┌─ Supplied text

Re: Performance problems on retrieving fields

Posted by Michael McCandless <lu...@mikemccandless.com>.
What a neat search engine!  (Searching stack traces).

Unfortunately, loading stored fields is slowish -- it entails 2 disk
seeks under the hood.  Really you should retrieve at most a page worth
of docs, in the serial path of a query.  How many are you retrieving
per query?

That said, you shouldn't use LAZY_LOAD if you know you will need the
value.  Also, it's possible that sorting the docIDs (ascending) first
may get you better performance since your load is then a single scan
of the 2 files in the index.

You may want to use FieldCache.DEFAULT.getStrings instead -- this
gives you a very fast String[], but, may suck up tons of memory
depending on how many unique frames there are (how do you index each
frame?).

Mike

On Thu, Sep 9, 2010 at 4:01 AM, Johannes Lerch
<le...@googlemail.com> wrote:
> Hi,
>
> i am working on a search for stacktraces. To do this i implemented my own
> Query, Weight and Scorer. I save exception, method and the frames as fields
> in the index and am able to pick relevant documents by matching those fields
> with my query stacktrace (using IndexReader.termDocs()). I implemented my
> own scoring which is calculated pairwise for stacktraces (the one of the
> query and each of the relevant documents). For this scoring i calculate a
> similarity between both traces by comparing the frames if they exist in both
> and also check for ordering. This works similar as diff on text/source code.
> My problem is, that i need all frames contained in both stacktraces, so i
> have to retrieve all frame fields of the stored stacktraces. For now i do
> this with:
> Document document = reader.document(doc, new FieldSelector() {
>            @Override
>            public FieldSelectorResult accept(String fieldName) {
>                if(Indexer.FIELD_FRAMES.equals(fieldName))
>                    return FieldSelectorResult.LAZY_LOAD;
>                else
>                    return FieldSelectorResult.NO_LOAD;
>            }
>        });
> Fieldable[] fieldables = document.getFieldables(Indexer.FIELD_FRAMES);
>
> But this call really decreases performance to something which is not
> agreeable for me (>10 times slower on 100000 stacktraces in index). So my
> question is, are there are other ways to get stored fields or do you have
> ideas for workarounds. Would it be better to store all stacktraces in a
> database and retrieve them from there? If so how do i get the docId of
> stacktraces i wrote to the index?
>
> Regards,
> Johannes
>

└─
┌─ Recorded data

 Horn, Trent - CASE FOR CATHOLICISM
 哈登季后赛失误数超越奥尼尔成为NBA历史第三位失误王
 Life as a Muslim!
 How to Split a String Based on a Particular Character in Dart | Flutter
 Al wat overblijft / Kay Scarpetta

└─
┌─ Recorded data

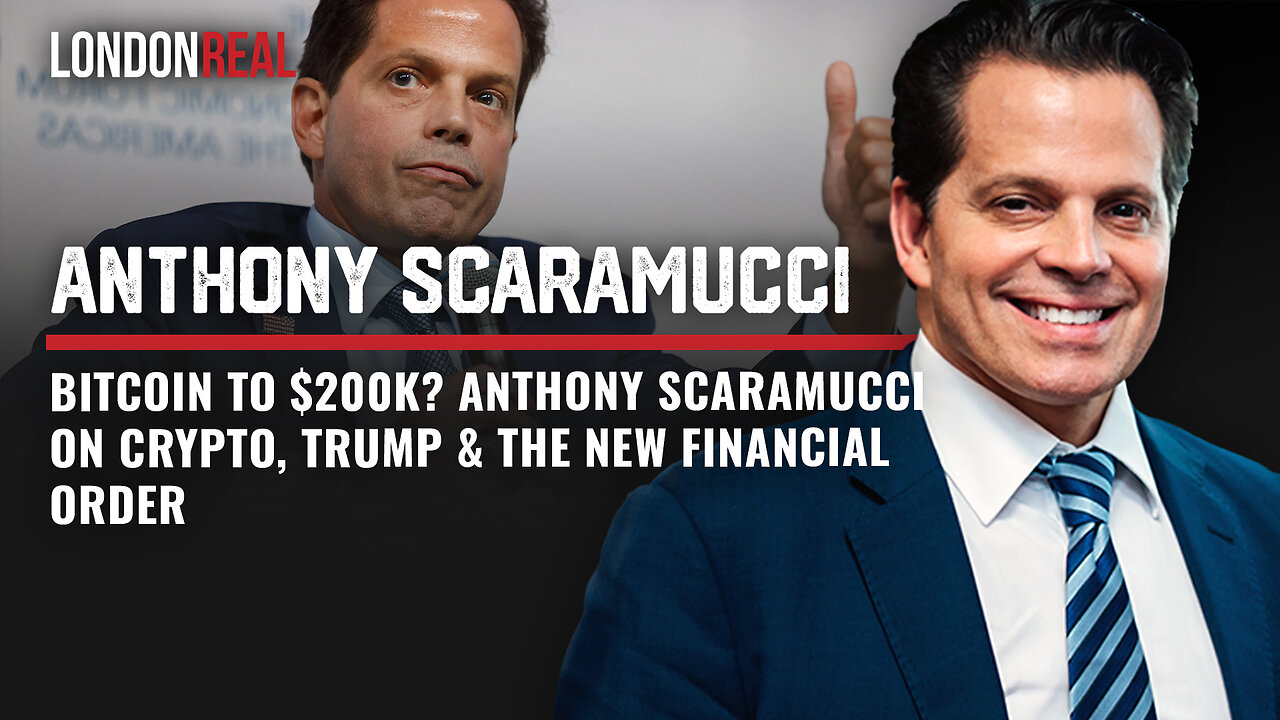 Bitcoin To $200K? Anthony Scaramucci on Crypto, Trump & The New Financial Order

└─

Exercise details: Can you reproduce, word for word, the part of the thread on retrieving stored fields that opens with the words containing "Unfortunately, loading stored" and closes with "in the index."?

Completed task:
Unfortunately, loading stored fields is slowish -- it entails 2 disk
seeks under the hood.  Really you should retrieve at most a page worth
of docs, in the serial path of a query.  How many are you retrieving
per query?

That said, you shouldn't use LAZY_LOAD if you know you will need the
value.  Also, it's possible that sorting the docIDs (ascending) first
may get you better performance since your load is then a single scan
of the 2 files in the index.